La Grèce antique
La gamme de Pythagore
Pythagore est connu pour son fameux théorème, mais il s’est aussi beaucoup intéressé à la musique, et comme il aimait beaucoup les chiffres, il a étudié les rapports numériques des longueurs de corde vibrante, qu’il a associés aux notes de la gamme.
Le son d’une corde vibrante, pour une tension donnée, est liée à sa longueur, dont dépend sa fréquence de vibration
Lorsqu’on fait varier la longueur, donc la fréquence de la corde, dans un rapport 2, on obtient des sons séparés d’un octave
Exemple (voir figure ci-dessous) :
DO 1 devient DO 2 lorsqu’on diminue la longueur de la corde par 2, donc lorsqu’on multiplie sa fréquence de vibration par 2.
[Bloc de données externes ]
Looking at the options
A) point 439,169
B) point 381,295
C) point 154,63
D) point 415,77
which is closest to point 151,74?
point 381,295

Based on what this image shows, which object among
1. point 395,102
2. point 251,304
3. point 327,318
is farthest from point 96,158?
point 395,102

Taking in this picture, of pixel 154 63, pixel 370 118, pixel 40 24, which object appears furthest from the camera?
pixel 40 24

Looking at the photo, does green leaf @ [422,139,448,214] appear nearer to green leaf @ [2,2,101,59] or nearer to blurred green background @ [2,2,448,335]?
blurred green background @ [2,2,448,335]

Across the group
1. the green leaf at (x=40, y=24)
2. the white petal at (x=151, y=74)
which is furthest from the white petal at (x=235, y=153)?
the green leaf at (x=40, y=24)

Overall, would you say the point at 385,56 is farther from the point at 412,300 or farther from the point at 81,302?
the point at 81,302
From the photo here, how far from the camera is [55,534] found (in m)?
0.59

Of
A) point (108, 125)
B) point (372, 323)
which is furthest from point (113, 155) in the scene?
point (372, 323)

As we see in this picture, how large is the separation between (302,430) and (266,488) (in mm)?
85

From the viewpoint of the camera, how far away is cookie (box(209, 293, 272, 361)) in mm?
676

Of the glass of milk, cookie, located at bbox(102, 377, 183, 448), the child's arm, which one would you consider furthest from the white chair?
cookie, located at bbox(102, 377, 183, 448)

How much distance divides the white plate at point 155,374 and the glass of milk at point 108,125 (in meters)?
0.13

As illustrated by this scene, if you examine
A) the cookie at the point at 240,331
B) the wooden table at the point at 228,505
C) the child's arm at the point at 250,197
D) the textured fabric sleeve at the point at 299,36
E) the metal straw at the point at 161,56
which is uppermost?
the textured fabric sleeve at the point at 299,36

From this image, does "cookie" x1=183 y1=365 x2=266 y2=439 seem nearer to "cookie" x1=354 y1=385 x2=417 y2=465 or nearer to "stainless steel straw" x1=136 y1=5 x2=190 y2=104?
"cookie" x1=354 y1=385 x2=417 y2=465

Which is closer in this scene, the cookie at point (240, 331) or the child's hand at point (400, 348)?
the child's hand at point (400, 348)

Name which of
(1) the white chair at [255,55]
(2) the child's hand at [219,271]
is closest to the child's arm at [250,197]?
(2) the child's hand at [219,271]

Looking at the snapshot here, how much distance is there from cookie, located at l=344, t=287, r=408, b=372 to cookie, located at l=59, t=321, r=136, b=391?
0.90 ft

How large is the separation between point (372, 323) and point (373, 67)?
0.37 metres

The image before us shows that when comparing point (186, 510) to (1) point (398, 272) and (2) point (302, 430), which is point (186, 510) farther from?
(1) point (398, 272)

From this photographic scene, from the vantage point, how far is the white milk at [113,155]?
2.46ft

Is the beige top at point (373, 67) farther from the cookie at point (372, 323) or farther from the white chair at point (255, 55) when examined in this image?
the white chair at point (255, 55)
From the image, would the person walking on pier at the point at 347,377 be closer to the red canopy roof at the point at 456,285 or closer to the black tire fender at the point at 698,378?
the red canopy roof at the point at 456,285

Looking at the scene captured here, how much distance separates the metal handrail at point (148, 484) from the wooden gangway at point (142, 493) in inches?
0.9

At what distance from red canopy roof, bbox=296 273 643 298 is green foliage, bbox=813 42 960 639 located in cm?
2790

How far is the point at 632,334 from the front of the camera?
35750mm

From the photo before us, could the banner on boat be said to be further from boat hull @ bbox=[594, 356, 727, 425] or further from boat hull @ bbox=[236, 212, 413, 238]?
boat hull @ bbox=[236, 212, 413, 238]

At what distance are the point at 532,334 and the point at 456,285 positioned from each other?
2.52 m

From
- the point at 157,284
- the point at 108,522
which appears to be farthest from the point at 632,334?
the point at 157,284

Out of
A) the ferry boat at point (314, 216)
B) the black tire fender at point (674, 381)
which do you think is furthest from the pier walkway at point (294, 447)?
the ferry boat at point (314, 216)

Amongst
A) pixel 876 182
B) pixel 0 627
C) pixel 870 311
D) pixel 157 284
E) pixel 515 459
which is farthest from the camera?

Si on multiplie encore la fréquence par 2 , on obtient DO 3, et ainsi de suite.
Lorsqu’on fait varier la longueur de la corde dans un rapport de 1,5 (soit 3/2) on obtient la quinte :
En divisant ensuite les fréquences des notes de la gamme n°2 par 2 et celles de la gamme n°3 par 4, on obtient toutes les notes de la gamme diatonique n° 1 :
Si on continue de multiplier par 3/2 les fréquences à partir de la note si, on obtient successivement : fa#, do #, sol#, ré# …
Et si l’on continue de diviser par 3/2 les fréquences de note à partir de FA, on obtient successivement sib, mib, lab …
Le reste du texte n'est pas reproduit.